Every episode ends with an animal trying to pull off its own head while an entire arena chants “take it off!” like we’re trying to woo a harvest god.
Nick Cannon introduced episode six by calling it “TV’s most outrageous fever dream” and now I can no longer convince myself that he is not making direct eye contact with me.
Black Widow’s backup dancers are all wearing Farmer Johns and Lisa Frank casts. This message is impossible to decipher.
The Masked Singers are wheeling out a bunch of random junk drawer bullshit they brought from home as if this is going to trigger a Columbo moment from the likes of Robin Thicke.
WHAT THE FUCK THEY ALL HAVE BINOCULARS? ARE WE ON THE WESTERN FRONT?
They just wheeled out crackers and whipped cream and that’s supposed to be a clue. I’m afraid to move because I’ll fall into an alternate dimension where this makes some kind of sense.
I think Nicole Scherzinger wants to sleep with this Troll doll.
Thingamajig just wheeled out a sign language dictionary. Further confirmation that Thingamajig is Victor Oladipo, because Oladipo has a deaf sister. Either that or Thingamajig has been signing “please help they have my family” this whole time and has grown bold in his desperation.
Nick Cannon just said “This show doesn’t make sense at all!” BLINK TWICE IF YOU CAN SEE ME, NICK.
You could seamlessly insert any moment of this show into the motion picture The Cell.
The backup dancers just haul ass off the stage right after the performances end. One of the Butterfly dancers sprinted to the back like they were trying to thwart a kidnapping.
They wheeled out a forensic case as the Butterfly snarled “I once had to choose between life or death.” She’s killed before, and she’ll kill again.
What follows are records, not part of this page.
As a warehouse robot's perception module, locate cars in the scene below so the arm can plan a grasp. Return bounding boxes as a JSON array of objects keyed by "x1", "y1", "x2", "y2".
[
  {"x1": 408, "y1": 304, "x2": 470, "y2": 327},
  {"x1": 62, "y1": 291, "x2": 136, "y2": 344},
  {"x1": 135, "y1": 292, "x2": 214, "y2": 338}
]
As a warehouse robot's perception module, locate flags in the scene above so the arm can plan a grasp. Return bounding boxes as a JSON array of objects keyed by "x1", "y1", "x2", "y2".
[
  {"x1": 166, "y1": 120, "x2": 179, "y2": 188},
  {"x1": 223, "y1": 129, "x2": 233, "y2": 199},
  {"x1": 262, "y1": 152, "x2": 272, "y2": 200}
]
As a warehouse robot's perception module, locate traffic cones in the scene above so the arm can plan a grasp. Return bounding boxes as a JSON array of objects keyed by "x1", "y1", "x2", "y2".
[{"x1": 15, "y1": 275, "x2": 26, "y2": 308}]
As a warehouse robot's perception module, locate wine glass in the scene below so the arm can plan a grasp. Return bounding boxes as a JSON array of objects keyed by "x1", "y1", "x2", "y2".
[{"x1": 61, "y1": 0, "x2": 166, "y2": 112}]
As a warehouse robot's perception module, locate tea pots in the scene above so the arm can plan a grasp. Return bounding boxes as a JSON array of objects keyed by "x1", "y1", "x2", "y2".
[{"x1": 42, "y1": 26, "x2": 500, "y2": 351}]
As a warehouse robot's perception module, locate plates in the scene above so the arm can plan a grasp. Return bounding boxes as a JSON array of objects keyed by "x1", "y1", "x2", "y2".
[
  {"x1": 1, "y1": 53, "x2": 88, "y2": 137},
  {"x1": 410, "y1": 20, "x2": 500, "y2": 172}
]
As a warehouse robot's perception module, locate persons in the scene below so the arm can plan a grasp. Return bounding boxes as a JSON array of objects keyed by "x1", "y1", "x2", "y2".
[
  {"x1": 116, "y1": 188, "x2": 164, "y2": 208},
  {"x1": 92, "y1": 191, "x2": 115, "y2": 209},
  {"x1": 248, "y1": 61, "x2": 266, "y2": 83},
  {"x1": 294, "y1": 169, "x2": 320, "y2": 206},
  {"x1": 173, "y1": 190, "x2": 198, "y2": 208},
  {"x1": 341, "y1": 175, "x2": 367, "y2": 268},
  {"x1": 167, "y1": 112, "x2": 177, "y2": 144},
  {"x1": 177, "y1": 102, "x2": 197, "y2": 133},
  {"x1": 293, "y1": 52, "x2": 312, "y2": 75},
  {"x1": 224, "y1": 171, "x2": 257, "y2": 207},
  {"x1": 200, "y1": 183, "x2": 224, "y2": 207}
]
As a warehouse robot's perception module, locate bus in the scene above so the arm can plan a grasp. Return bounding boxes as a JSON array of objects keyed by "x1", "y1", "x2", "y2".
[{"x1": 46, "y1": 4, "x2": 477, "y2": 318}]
She gave us all the clues. Also, I still think she’s Adrienne Bailon because they showed a nurse hat and Bailon went to a medical prep school. Which means Adrienne Bailon is a murderess.
Robin Thicke is making cat paws at the air. Nick Cannon accepted a proposal of marriage from a man in a leopard costume and an Elizabethan gown. The room is spinning.
Jenny McCarthy legitimately looked through the wrong end of her binoculars. Maybe she needs chelation therapy to learn how to use them.
The Grubhub guy did not want to come inside and watch Masked Singer with me.